Mitochondrial damage, with concentric membranes within this organelle and in the flagellar pocket, and the formation of autophagic structures may be associated with ergosterol depletion and alterations in the physical properties of the membranes [30]. The presence of protrusions in the flagellar pocket, apparently formed by the plasma membrane and then released from the cell body with a portion of the cytoplasm, indicates a change in the plasticity of the membrane that lines this flagellar pocket from its normal arrangement, allowing the formation of exocytic projections [31].

In the present study, no alterations in the plasma membrane were detected by flow cytometry using PI as a marker. In contrast, promastigotes and axenic amastigotes treated with BenzCo and stained with Rh 123 showed a decrease in membrane potentials compared with untreated parasites, indicating mitochondrial membrane depolarization.
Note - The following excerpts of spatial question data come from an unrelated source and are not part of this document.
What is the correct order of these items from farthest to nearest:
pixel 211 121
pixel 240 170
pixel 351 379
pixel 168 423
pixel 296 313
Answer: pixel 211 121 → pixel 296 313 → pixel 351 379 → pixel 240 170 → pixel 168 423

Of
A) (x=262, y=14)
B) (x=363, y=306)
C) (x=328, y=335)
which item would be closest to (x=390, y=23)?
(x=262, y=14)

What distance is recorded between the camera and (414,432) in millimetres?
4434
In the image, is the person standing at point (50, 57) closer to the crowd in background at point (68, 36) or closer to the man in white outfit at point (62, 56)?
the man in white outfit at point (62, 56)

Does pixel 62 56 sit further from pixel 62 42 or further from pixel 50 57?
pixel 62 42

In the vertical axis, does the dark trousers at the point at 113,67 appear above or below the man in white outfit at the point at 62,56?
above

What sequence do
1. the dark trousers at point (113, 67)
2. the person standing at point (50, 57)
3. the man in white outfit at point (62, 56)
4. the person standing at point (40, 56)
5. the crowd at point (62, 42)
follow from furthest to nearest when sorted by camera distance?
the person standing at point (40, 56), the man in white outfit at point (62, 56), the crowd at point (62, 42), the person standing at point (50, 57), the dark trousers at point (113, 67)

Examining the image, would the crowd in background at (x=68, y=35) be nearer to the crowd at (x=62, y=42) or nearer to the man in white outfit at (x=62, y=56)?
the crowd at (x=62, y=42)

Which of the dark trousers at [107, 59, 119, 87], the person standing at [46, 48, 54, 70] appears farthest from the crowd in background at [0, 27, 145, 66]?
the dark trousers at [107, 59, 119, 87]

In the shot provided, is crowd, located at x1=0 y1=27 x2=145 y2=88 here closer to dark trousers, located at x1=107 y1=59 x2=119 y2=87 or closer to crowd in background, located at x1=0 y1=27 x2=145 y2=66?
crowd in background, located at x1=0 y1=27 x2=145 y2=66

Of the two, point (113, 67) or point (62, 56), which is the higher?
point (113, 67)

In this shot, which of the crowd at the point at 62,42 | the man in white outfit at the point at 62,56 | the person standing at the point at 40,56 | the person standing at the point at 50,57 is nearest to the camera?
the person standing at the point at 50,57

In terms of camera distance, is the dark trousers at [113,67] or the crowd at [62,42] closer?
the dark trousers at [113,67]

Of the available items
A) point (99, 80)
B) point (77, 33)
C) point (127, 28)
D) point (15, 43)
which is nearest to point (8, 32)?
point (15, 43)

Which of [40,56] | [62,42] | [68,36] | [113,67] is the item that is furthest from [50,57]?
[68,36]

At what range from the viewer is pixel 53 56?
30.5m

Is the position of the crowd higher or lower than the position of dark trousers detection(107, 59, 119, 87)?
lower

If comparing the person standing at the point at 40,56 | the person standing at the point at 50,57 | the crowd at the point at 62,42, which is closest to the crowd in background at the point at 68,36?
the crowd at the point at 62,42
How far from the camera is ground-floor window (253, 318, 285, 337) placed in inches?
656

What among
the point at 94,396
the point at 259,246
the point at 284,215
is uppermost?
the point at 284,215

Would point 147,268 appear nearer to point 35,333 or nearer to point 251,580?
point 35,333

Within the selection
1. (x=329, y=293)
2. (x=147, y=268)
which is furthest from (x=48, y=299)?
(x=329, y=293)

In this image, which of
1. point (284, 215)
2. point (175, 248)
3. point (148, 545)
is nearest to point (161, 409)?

Depolarization of mitochondrial membrane potential in the cells suggests interference with the hydrogen-ion potential of the mitochondrial membrane, similar to reports of L. amazonensis treated with lysophospholipid analogs [30]. Additionally, a decrease in Rh 123 fluorescence could be related to interference with the proton electrochemical potential gradient of the mitochondrial membrane [32]. A previous study demonstrated that quercetin exerts its antileishmanial effect on L. amazonensis promastigotes by generating ROS and affecting parasite mitochondrial function [33].
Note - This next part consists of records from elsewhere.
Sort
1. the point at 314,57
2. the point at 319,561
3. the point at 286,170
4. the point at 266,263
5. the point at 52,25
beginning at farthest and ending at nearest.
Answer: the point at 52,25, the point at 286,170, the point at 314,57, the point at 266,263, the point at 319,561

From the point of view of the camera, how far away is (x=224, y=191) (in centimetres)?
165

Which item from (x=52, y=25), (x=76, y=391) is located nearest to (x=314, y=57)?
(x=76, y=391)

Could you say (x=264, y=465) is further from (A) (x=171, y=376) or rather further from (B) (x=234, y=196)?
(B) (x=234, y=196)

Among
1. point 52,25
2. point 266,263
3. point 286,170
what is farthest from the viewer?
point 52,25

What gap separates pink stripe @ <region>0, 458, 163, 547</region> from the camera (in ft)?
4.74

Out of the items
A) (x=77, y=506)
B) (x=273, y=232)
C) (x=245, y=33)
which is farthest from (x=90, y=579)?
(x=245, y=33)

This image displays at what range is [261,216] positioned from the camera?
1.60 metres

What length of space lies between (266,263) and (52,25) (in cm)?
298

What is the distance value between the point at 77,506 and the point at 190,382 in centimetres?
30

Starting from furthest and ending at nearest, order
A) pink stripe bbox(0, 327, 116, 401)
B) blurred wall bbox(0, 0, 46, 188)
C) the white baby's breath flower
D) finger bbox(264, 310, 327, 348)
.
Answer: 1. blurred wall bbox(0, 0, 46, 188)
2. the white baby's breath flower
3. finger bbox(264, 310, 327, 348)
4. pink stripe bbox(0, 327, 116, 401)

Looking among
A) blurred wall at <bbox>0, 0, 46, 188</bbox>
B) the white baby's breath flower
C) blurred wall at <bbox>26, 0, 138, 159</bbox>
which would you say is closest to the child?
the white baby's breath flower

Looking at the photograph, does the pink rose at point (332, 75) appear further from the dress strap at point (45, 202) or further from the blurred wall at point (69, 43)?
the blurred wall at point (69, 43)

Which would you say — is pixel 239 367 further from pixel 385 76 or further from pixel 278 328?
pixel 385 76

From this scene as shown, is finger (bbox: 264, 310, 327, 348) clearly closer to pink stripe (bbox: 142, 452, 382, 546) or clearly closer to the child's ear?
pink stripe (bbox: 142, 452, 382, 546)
Alternatively, damage to the lipid bilayer of mitochondria caused by ROS could eventually lead to a leak of cytochrome c, which is one of the key events that lead to apoptosis [34]. The percentage of PI fluorescence in parasites labeled after treatment with BenzCo in the present study was similar to the percentage in untreated parasites. Together with the results observed with mitochondrial membrane potential, these results are consistent with the extensive damage to the parasite mitochondrion detected by TEM. Additionally, the treatment of the parasites with BenzCo dose-dependently formed ROS and increased lipoperoxidation, and axenic amastigotes were more susceptible than promastigotes to lipoperoxidation and mitochondrial O2 •− production. Previous studies have demonstrated that mitochondrial membrane potential induces the formation of ROS inside cells and lipid peroxidation [35]–[37]. In conclusion, the in vitro antileishmanial activity of BenzCo was observed, and this activity may be associated with mitochondrial dysfunction and increased ROS generation, leading to parasite death.